Key Insight: Confidence ≥ 0.7: reliable sync. Confidence < 0.3: requires manual verification.


4. Stage 2: Image Preprocessing

Enhancement Pipeline

Operations are applied in a specific order to prevent noise amplification:

Raw Frame → Bilateral Denoise → Gamma → CLAHE → Unsharp Mask → Enhanced Frame
              (reduce noise)    (brightness) (contrast) (edges)

Motion Deblurring (Considered but Not Used)

We experimented with RVRT (Recurrent Video Restoration Transformer) for motion deblurring. RVRT did improve motion clarity significantly, particularly for fast ballistic finger movements.
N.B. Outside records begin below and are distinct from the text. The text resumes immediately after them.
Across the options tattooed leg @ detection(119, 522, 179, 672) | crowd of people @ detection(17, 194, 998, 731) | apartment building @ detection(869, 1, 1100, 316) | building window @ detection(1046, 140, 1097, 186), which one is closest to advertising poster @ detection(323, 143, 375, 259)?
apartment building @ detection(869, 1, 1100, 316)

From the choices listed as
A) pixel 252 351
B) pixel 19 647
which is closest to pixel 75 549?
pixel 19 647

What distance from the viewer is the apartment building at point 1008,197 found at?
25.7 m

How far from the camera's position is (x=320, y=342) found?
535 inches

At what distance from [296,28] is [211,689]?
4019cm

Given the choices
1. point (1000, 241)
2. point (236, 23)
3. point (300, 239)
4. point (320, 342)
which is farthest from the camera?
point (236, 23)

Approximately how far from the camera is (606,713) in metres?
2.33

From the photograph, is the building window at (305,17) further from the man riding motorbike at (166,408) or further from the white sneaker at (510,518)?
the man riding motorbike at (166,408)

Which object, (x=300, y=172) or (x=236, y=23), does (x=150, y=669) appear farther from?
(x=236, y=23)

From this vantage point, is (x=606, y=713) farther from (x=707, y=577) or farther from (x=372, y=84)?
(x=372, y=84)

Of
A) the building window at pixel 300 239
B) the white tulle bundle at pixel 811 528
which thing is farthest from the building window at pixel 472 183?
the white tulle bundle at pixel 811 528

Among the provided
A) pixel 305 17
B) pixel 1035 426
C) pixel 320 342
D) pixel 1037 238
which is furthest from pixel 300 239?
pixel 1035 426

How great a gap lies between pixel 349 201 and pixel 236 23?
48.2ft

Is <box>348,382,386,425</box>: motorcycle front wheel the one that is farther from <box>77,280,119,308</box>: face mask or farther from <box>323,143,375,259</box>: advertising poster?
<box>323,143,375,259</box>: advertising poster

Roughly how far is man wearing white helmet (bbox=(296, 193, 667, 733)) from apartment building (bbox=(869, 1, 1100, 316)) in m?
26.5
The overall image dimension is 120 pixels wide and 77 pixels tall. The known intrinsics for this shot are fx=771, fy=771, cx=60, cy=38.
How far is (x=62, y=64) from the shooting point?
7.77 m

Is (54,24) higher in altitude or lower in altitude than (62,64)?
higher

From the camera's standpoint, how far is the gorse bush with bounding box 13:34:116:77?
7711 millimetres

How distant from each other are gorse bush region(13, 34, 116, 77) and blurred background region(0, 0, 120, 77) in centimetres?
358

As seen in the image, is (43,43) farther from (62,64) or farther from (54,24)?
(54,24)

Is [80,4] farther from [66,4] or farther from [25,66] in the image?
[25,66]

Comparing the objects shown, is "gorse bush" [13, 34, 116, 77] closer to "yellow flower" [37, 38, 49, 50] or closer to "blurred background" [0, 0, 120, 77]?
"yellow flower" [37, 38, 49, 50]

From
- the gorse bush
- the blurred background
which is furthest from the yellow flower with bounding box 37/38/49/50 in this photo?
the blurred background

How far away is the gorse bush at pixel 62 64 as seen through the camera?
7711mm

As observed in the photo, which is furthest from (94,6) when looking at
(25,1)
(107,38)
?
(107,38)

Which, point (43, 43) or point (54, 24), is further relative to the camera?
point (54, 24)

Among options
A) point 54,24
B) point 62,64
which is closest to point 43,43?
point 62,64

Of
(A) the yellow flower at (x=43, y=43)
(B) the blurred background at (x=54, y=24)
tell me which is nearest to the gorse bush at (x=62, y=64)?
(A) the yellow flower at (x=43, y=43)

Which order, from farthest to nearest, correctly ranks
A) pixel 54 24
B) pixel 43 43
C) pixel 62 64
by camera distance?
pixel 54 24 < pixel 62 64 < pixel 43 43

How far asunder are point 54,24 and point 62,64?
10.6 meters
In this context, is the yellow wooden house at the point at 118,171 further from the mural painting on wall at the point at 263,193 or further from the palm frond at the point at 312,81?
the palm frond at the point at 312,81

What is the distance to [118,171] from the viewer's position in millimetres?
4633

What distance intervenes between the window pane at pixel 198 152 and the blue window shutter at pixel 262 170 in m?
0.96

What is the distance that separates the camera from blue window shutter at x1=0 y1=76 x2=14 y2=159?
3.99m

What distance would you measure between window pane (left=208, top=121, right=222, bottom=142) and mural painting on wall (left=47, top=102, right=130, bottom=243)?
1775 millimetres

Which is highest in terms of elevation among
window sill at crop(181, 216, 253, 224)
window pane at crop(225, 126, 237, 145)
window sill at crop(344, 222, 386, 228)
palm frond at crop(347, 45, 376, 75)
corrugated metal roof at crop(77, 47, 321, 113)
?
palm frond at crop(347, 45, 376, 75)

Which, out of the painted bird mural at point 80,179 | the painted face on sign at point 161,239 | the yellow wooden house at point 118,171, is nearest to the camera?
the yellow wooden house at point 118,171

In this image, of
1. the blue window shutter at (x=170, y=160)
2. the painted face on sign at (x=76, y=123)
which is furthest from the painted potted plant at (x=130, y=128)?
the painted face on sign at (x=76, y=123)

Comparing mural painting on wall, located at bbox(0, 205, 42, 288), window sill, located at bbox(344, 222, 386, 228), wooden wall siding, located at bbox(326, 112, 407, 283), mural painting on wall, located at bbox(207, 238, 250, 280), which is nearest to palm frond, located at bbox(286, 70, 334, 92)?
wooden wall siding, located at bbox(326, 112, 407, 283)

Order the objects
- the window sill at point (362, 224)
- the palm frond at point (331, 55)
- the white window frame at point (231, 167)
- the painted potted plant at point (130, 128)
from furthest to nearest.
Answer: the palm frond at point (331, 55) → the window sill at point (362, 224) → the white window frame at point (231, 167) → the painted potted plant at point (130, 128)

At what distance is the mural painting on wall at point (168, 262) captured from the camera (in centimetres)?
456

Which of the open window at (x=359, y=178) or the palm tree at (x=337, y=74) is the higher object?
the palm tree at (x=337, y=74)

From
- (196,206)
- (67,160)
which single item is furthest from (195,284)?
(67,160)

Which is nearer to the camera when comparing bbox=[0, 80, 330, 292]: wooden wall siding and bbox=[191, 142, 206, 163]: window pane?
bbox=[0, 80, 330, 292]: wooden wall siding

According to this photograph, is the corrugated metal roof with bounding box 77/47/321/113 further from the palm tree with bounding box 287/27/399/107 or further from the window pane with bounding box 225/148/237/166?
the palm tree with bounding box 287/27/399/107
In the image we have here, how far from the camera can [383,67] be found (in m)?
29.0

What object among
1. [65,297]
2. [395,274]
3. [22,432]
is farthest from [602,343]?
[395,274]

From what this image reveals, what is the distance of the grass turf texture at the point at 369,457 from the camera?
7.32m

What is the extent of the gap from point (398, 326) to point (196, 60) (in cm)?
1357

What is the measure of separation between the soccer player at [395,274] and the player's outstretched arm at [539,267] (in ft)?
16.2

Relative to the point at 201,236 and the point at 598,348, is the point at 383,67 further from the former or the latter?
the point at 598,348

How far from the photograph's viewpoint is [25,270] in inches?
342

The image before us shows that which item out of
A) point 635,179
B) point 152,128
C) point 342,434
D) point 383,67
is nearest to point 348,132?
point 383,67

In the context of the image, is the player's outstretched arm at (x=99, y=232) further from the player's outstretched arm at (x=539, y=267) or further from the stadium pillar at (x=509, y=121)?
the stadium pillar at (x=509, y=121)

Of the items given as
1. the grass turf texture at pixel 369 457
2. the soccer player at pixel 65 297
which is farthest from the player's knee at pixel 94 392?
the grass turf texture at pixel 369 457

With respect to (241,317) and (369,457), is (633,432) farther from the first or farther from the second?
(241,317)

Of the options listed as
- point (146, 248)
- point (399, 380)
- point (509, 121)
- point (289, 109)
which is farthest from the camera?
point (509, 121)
However, we decided against including it for two reasons:

  1. Computational overhead: Processing 1080p video at 60 FPS required chunking into overlapping segments with 16-frame windows, leading to ~10× real-time processing even on high-end GPUs.
  2. Hallucination risk: Neural deblurring models can hallucinate plausible but incorrect textures and positions. For clinical applications where measurement accuracy is paramount, this introduces an unacceptable source of error — the model may "sharpen" a finger into a position it was never actually in.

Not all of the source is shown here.